==== PASSAGE TO READ ====

2.5. Size characterization of P3-MEV and P4-MEV

To characterize size distribution, freshly collected P3-MEV and P4-MEV were analyzed by NanoSight NS300 (Malvern Instruments, UK). Samples were maintained on ice, mixed well before the analysis and vesicle sizes recorded using constant acquisition parameters applied to all experiments.

2.6. Western blot analysis in whole cortical lysates and in individual MEV fractions

P3-MEV, P4-MEV and P5-MEV pellets were resuspended in 200 μl 1X lysis buffer (Cell Signaling Technology) diluted in dPBS supplemented with protease inhibitor cocktail (Roche®, 1 mM EDTA). Whole cortical lysates from contralateral and injured cortical regions were obtained from mice perfused intracardially with 5 ml of cold PBS followed by rapid tissue dissection and snap-freezing. Tissue was homogenized in same buffer and protein concentration determined. Proteins were separated on 4–12% SDS-polyacrylamide gels (Invitrogen Life Technologies). The membranes were blocked for 1 h in 5% nonfat dry milk or 5% BSA in TBST (20 mMTris-HCl, pH 7.6, 137 mM NaCl, 0.1% Tween 20), incubated overnight at 4 °C with the primary antibody (Table 1, Supplementary materials), and subsequently with the appropriate secondary antibodies (1 h, rt) following washes in TBST.

====

→ **EXERCISE SET**:
a) Translate this sentence from the methods passage into Spanish: "Proteins were separated on 4–12% SDS-polyacrylamide gels (Invitrogen Life Technologies)."
b) Answer these questions using the methods passage:
(i) Which instrument was used to analyze the size distribution of P3-MEV and P4-MEV?
(ii) In what volume of 1X lysis buffer were the MEV pellets resuspended?
(iii) For how long were the membranes blocked?
c) Please carry on the methods passage from the point where it stops.
None of the tasks depend on the entries.

==== RECORD EXTRACTS ====

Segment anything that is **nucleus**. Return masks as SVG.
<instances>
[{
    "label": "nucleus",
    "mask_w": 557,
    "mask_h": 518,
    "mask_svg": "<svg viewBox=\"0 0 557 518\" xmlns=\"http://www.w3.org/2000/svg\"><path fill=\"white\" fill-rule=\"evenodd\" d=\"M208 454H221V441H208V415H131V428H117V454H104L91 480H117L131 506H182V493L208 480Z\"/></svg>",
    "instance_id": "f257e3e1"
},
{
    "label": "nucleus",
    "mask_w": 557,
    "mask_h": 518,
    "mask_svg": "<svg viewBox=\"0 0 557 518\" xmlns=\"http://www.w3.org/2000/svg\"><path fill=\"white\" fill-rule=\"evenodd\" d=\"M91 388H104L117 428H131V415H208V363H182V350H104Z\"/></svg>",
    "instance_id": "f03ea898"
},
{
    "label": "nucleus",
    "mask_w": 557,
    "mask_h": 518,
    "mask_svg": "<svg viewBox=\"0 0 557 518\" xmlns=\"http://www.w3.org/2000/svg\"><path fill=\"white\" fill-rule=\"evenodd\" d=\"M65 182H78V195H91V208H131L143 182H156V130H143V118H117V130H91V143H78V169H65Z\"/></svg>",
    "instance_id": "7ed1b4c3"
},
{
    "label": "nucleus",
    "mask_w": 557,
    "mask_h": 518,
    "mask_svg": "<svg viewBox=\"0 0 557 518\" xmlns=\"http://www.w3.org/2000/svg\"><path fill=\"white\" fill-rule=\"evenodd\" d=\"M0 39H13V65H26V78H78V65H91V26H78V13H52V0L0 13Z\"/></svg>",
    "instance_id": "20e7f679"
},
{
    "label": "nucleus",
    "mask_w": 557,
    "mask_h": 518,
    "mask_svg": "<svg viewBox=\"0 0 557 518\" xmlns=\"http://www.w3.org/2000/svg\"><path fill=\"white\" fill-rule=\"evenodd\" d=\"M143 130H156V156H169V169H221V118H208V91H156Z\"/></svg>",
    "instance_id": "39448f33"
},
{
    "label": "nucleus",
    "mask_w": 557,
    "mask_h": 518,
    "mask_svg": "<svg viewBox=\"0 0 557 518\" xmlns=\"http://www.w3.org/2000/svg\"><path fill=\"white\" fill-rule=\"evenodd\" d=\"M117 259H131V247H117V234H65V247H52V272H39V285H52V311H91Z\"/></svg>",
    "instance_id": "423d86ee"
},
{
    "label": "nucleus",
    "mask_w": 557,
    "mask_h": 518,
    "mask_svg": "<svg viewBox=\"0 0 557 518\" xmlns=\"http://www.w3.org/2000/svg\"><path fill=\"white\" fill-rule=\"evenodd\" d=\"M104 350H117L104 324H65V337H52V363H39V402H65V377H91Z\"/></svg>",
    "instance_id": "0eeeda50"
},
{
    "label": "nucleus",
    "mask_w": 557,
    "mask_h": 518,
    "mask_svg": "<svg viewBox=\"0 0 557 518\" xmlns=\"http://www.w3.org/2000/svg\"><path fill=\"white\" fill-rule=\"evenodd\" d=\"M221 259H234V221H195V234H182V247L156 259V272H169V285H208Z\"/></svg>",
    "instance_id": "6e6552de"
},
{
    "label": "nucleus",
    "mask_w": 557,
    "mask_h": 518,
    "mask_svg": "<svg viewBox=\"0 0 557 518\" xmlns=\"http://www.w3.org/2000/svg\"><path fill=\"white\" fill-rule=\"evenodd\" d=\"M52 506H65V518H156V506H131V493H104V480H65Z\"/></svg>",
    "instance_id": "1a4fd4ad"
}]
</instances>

====

→ **ANSWERS FOR THE TASKS**:
a) Las proteínas se separaron en geles de SDS-poliacrilamida al 4–12 % (Invitrogen Life Technologies).

b)
(i) NanoSight NS300 (Malvern Instruments, UK)
(ii) 200 μl
(iii) 1 h

c)
2.7. P3-MEV or P4-MEV uptake by microglial cells isolated from injured and uninjured brain regions

P3-MEV and P4-MEV were fluorescently labeled using mini-claret PKH Lipophilic Membrane Dye (CellVue® Claret Far Red Fluorescent Cell Linker Mini Kit for General Membrane Labeling) by resuspending pellets in 0.5 ml Diluent C, 0.5 ml exosome-free media and 3 μl CellVue® Claret (5 min, r.t.), followed by quenching with 1 ml 10%BSA in dPBS, and 1 ml of serum-free media. 700 μl of cold sucrose (0.971 M) was slowly added to the bottom of ultracentrifuge tube, MEV applied to the top, ultracentrifuged (190,000 ×g, 2 h, 4 °C), sucrose carefully aspirated and MEVClaret® were resuspended in warm exosome-free media.

MEVClaret® were added for 10, 30 or 120 min to plated microglia obtained from contralateral or injured regions. At each time point, cells were washed twice in warm Exo-free medium, fixed in 4% PFA and immuno-stained with Iba-1 to visualize microglia and flotillin-1 to visualize lipid rafts (BD Biosciences). Nuclei were visualized by DAPI. Images were acquired using Volocity® software 6.3.0 (Improvision/Perkin Elmer), Hamamatsu camera C4742–80-12AG (Hamamatsu Photonic Systems®), Zeiss microscope (Zeiss Axio Imager Z2) and 25× Oil objective (21 z-slices at 0.2 μm step intervals). Image analysis was performed using custom-made protocols developed in the laboratory.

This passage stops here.